I can’t figure out how to make the title multi-colored. Rudder has his title colored, with the “age of the men who look best to her” in red, to match the color of the men’s ages in the plot. This is important, because Rudder uses the title as a legend. If anyone knows, please leave it in the comments, and I’ll update.
Design Elements: Tufte’s Influence
I mentioned at the beginning that Rudder designed his charts with Tufte’s recommendations in mind. Here’s how I see the influence in this plot:
- Data-Ink. Tufte recommends that the proportion of ink used to display data to ink used to print the graphic should be close to 1. That is, there should be little ink on the plot that doesn’t explicitly display a data point. In fact, Tufte recommends a practice of iteratively removing more graphical ink from the plot over and over, to really discover that point where too much data ink has been removed.
- Multi-Functioning Graphical Elements. An basic approach to displaying this data may be a scatterplot, with or without an accompanying label. However, with the scatterplot approach, you need more non-data-ink to interpret the dots, such as grid lines and axis labels. Here, Rudder has used the labels as the data points, which allows him to remove the grid lines and axis labels, yet doesn’t reduce the legibility or understandability of the chart. Additionally, he uses the title as a legend, as a way to reduce both non-data-ink and make the title a multi-functioning element.
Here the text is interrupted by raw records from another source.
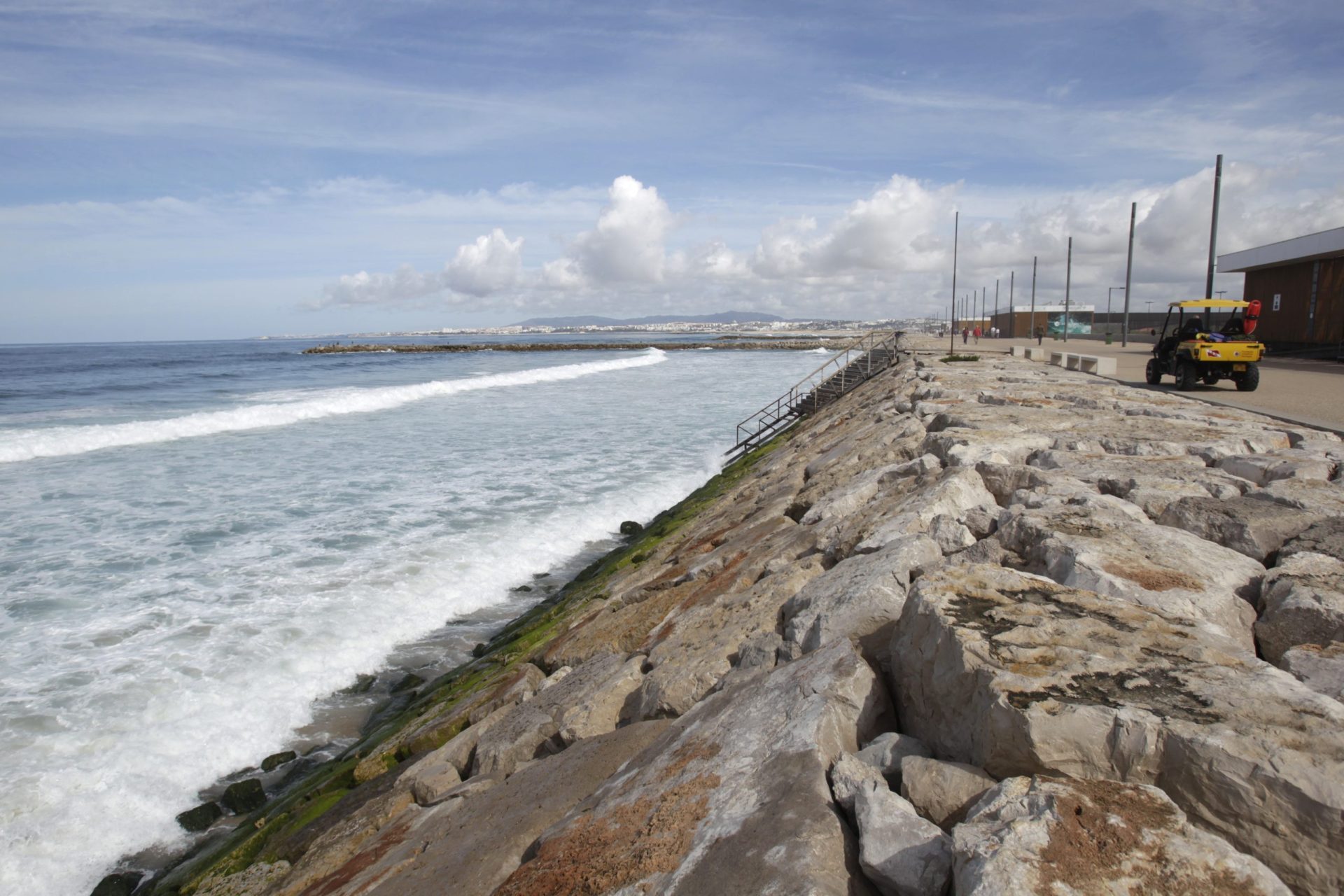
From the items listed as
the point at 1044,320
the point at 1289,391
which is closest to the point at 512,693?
the point at 1289,391

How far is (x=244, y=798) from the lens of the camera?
6633 millimetres

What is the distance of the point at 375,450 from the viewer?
876 inches

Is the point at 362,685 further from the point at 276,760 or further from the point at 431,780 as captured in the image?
the point at 431,780

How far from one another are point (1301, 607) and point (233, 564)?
1300 cm

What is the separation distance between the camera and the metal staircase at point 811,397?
2283 cm

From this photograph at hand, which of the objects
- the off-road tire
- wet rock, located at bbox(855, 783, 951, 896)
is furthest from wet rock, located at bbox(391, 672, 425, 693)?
the off-road tire

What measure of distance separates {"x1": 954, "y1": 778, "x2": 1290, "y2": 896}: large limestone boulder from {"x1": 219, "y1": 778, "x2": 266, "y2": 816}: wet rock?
21.4 feet

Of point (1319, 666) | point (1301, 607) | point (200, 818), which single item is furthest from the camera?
point (200, 818)

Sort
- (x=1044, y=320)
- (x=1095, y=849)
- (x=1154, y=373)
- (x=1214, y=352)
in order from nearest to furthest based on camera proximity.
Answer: (x=1095, y=849), (x=1214, y=352), (x=1154, y=373), (x=1044, y=320)

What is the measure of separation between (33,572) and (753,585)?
12.3m

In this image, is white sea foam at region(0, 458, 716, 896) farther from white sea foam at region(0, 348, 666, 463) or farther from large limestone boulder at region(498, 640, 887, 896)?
white sea foam at region(0, 348, 666, 463)

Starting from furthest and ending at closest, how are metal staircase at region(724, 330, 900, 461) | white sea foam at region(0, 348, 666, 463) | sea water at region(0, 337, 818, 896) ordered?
white sea foam at region(0, 348, 666, 463) < metal staircase at region(724, 330, 900, 461) < sea water at region(0, 337, 818, 896)

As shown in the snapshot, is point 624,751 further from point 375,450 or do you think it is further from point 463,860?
point 375,450

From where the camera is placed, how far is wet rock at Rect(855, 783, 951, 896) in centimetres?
231
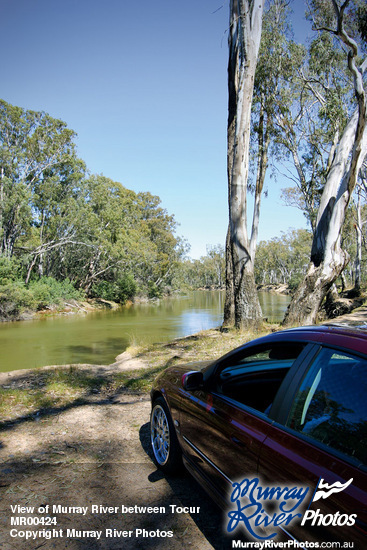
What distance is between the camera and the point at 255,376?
8.64 ft

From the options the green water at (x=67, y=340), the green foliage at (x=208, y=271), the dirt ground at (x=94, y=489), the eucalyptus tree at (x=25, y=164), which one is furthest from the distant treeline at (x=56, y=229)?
the green foliage at (x=208, y=271)

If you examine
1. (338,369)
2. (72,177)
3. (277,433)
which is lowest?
(277,433)

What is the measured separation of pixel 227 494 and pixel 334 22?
21660 mm

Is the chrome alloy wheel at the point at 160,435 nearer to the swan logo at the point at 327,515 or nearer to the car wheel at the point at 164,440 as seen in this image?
the car wheel at the point at 164,440

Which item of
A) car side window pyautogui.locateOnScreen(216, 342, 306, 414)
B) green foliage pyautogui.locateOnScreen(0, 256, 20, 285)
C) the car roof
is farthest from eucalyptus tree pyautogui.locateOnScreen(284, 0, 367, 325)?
green foliage pyautogui.locateOnScreen(0, 256, 20, 285)

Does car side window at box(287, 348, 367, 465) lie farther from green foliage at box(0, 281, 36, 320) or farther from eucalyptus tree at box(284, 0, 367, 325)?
green foliage at box(0, 281, 36, 320)

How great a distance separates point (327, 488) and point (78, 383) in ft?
16.7

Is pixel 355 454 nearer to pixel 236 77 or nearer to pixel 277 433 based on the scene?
pixel 277 433

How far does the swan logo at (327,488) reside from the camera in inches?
55.0

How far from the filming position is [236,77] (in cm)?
1123

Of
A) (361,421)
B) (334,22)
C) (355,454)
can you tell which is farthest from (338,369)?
(334,22)

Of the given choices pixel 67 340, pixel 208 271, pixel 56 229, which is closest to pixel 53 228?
pixel 56 229

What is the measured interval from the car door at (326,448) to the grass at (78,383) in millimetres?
3690

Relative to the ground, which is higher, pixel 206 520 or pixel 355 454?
pixel 355 454
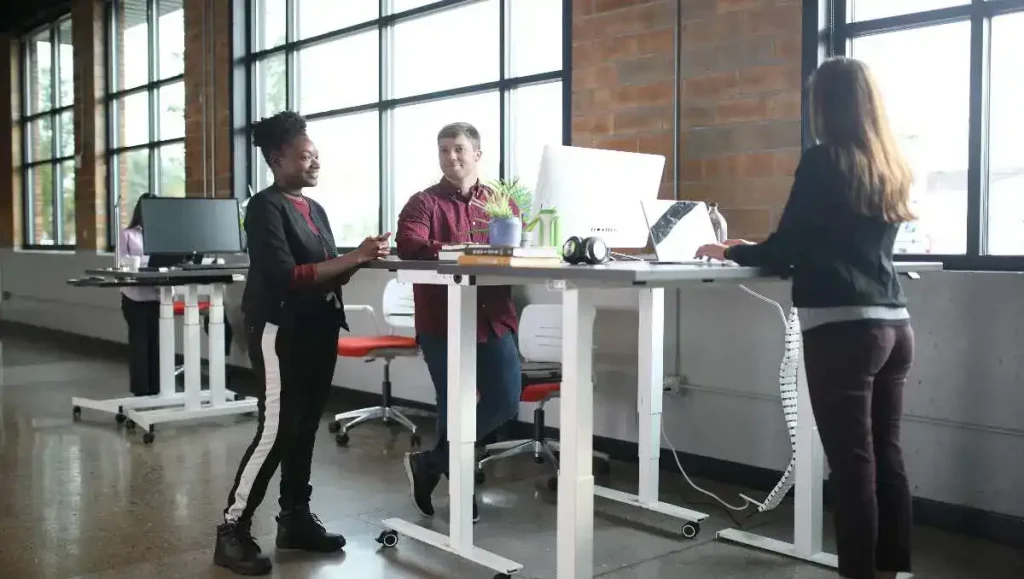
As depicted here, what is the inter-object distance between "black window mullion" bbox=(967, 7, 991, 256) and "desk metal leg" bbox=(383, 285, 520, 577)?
186 cm

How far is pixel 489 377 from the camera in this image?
10.4 ft

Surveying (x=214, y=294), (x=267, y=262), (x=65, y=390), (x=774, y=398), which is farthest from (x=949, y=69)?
(x=65, y=390)

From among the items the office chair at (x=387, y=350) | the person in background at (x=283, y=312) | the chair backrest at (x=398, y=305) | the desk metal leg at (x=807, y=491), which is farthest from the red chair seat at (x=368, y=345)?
the desk metal leg at (x=807, y=491)

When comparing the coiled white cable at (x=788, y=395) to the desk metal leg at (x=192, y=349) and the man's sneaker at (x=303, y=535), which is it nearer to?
the man's sneaker at (x=303, y=535)

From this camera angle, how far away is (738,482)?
12.8ft

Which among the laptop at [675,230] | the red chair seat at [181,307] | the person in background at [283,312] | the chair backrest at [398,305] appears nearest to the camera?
the laptop at [675,230]

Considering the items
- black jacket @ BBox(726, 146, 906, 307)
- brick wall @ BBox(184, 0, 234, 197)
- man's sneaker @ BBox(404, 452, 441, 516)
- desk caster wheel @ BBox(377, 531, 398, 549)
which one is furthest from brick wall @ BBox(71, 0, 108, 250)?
black jacket @ BBox(726, 146, 906, 307)

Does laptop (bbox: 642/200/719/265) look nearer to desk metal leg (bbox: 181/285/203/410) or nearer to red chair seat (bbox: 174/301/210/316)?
desk metal leg (bbox: 181/285/203/410)

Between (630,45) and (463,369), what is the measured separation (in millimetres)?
2065

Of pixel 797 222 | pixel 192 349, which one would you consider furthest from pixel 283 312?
pixel 192 349

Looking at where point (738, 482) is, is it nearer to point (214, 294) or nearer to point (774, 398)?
point (774, 398)

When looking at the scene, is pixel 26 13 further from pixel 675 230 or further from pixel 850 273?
pixel 850 273

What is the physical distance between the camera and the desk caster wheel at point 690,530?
3189 mm

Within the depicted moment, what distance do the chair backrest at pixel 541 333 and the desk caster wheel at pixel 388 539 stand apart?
141 centimetres
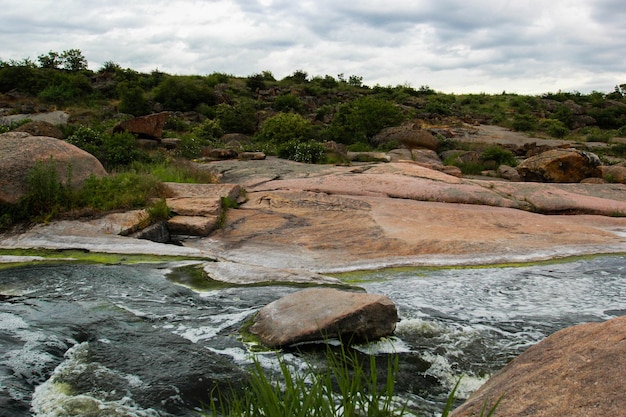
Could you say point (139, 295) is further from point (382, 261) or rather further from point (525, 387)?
point (525, 387)

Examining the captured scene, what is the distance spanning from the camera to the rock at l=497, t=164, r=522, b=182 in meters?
15.2

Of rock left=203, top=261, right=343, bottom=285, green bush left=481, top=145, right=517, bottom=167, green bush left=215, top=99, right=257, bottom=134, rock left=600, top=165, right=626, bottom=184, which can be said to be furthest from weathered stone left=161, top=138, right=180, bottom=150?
rock left=600, top=165, right=626, bottom=184

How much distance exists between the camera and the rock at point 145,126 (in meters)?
15.2

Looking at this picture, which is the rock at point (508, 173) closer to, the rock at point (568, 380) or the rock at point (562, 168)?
the rock at point (562, 168)

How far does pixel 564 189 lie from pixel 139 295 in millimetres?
9285

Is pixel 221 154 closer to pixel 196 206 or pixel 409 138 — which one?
pixel 196 206

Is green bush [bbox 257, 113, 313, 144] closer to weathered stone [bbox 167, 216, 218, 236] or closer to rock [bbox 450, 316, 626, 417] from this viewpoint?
weathered stone [bbox 167, 216, 218, 236]

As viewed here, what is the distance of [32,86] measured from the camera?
102ft

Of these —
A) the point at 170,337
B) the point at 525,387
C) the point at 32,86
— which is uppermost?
the point at 32,86

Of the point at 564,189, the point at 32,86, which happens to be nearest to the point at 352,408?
the point at 564,189

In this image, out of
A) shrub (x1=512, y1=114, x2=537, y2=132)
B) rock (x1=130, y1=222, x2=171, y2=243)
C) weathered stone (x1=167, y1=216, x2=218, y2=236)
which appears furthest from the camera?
shrub (x1=512, y1=114, x2=537, y2=132)

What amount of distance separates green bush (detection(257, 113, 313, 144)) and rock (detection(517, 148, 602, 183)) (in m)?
7.89

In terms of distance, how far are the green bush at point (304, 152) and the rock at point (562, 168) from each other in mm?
5115

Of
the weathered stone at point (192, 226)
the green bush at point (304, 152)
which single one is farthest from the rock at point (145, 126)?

I loved this experiment, and taking the time to really appreciate Rudder’s plots and figure out how to produce them. However, I have to admit, in most of my day to day work this kind of attention to detail to create a simple, beautiful chart like this is not a high priority. To get something this elegant that still works takes time. Also, it’s different, so someone has to think to understand it. A more typical bar chart or scatterplot (preferably in a Microsoft format) is familiar, so they don’t have to think so much to interpret it. While I can’t currently apply this in my job, I appreciate the knowledge and hope to be able to some point in the future.